Welsh lamb producers could lose 90 per cent of their export sales without a successful Brexit renegotiation of market access, the Farmers Union of Wales annual Farming Conference heard.
That was not the only worry over the future of EU meat shipments highlighted at the Royal Welsh Showground gathering.
It was also acknowledged that the lack of progress towards tackling bovine TB could result in a ’double whammy’ given a possible politically motivated reluctance to take in Welsh meat exports on health grounds.
Deanna Levens, export market development executive with the Wales-based Hybu Cig Cymru red meat promotion agency, told the conference that consumers in Wales accounted for only 5 per cent of total Welsh lamb production, 60 per cent was eaten within the rest of the UK – but more than 30 per cent was exported and 90 per cent of that was currently going to EU countries.
“A great deal of time, effort and money has gone into developing the demand in countries such as France, Germany, Spain, Greece and Italy, so securing a continuation of those markets is critical to the long-term success of the red meat industry in Wales,” she added.

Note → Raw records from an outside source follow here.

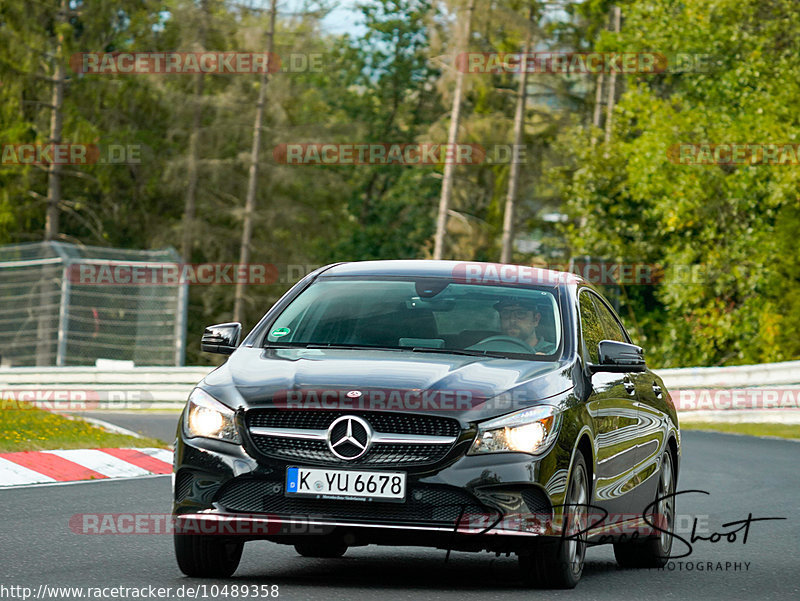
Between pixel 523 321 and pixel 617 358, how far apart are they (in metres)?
0.55

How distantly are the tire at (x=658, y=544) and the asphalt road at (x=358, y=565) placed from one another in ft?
0.38

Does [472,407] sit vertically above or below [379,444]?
above

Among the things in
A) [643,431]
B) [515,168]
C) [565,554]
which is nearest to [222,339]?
[565,554]

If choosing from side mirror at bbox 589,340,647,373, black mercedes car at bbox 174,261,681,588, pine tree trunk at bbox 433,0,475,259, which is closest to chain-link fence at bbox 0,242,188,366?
pine tree trunk at bbox 433,0,475,259

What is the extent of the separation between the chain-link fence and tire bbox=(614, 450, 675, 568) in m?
23.8

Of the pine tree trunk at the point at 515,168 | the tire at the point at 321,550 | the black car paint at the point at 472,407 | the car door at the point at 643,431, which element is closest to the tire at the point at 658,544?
the car door at the point at 643,431

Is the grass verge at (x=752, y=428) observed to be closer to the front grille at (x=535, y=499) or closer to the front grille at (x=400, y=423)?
the front grille at (x=535, y=499)

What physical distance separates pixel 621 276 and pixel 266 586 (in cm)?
3422

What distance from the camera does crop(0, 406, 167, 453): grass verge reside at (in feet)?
48.5

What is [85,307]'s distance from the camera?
33.2 m

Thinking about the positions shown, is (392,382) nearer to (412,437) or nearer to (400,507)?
(412,437)

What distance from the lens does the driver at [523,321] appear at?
823 centimetres

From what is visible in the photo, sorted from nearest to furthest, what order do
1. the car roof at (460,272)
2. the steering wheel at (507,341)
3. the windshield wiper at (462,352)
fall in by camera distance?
the windshield wiper at (462,352) < the steering wheel at (507,341) < the car roof at (460,272)

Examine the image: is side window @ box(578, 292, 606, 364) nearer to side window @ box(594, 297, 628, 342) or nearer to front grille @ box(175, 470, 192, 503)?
side window @ box(594, 297, 628, 342)
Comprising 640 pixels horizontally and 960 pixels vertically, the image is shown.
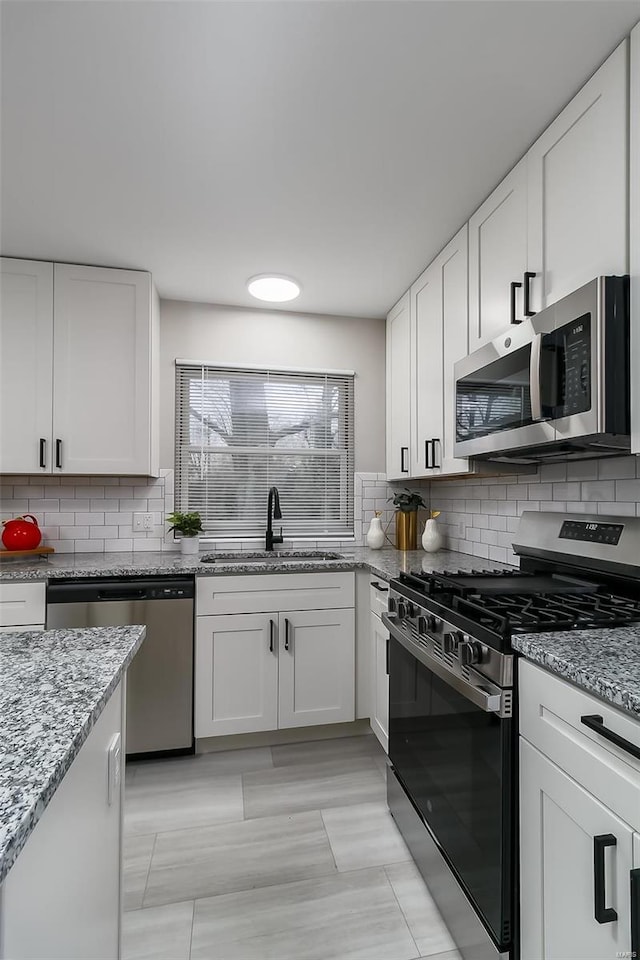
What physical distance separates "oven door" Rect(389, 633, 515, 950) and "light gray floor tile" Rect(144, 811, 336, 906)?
0.43m

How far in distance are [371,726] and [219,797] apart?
0.85 metres

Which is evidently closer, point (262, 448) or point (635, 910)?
point (635, 910)

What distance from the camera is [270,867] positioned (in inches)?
66.2

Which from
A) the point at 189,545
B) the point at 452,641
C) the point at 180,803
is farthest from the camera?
the point at 189,545

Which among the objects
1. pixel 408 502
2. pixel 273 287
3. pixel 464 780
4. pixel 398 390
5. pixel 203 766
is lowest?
pixel 203 766

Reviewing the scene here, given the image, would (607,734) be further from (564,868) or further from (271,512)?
(271,512)

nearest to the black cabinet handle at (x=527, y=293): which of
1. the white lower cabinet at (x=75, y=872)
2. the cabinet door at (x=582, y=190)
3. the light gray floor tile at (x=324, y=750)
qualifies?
the cabinet door at (x=582, y=190)

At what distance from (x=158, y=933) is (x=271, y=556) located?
1.77 meters

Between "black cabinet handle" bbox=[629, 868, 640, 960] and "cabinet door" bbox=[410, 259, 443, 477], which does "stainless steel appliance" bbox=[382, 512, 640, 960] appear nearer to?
"black cabinet handle" bbox=[629, 868, 640, 960]

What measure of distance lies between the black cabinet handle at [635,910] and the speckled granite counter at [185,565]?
141 cm

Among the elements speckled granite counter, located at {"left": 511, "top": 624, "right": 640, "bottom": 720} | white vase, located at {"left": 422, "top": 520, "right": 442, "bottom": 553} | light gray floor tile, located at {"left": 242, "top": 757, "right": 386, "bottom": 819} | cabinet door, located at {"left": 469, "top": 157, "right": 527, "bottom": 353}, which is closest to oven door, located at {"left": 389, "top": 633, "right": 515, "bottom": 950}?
speckled granite counter, located at {"left": 511, "top": 624, "right": 640, "bottom": 720}

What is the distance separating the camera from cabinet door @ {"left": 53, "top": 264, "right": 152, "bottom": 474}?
101 inches

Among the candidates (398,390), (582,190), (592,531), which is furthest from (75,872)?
(398,390)

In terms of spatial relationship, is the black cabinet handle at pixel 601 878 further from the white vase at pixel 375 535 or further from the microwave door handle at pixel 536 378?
the white vase at pixel 375 535
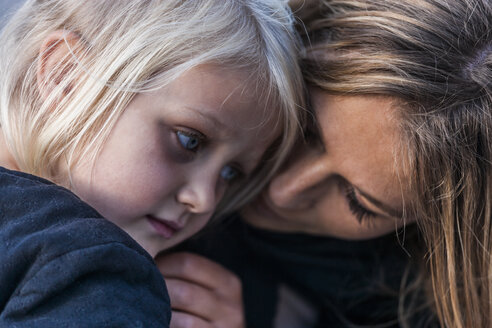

Sterling efforts were being made to gain access to new markets in the USA, China, Japan and the Middle East, but even if successful, finding a way to increase shelf life for the product was essential.
“Unlike shipments from Australia and New Zealand, which have a 60 to 90-day shelf life, Welsh lamb has a maximum consumption eat-by period of 35 days,” she added.
“It means that in order to transport Welsh lamb to such markets as Hong Kong or Canada it has to be sent by airfreight. That has a big impact on costs and makes retaining our European markets essential.
“Gaining access to only 5 per cent of the US market, though, would be worth £12.7 million, while Saudi Arabia alone, with its population of 31 million, relied on imports for 80 per cent of its meat consumption.”
Access to new markets, however, did not always mean being able to trade within that market, but Welsh lamb had the advantage of having established a global recognition for premium quality and was highly regarded within the potential new target areas.
Concerns from delegates that the failure of the Welsh Government to get to grips with eradicating bovine TB could have a post-Brexit knock-on effect on meat exports was acknowledged as a ’possibility’ by Warwick Lightfoot, an economist and former UK Government financial adviser.
He said it could prove to be a ’genuine worry’ especially if conceived to be as serious a problem as BSE. There was also a danger that once the UK had left the EU some countries could treat it as a political tool to protect their own markets.
The UK, on the other hand, would be able to demand that imports were produced to the same high standards set for home produced produce.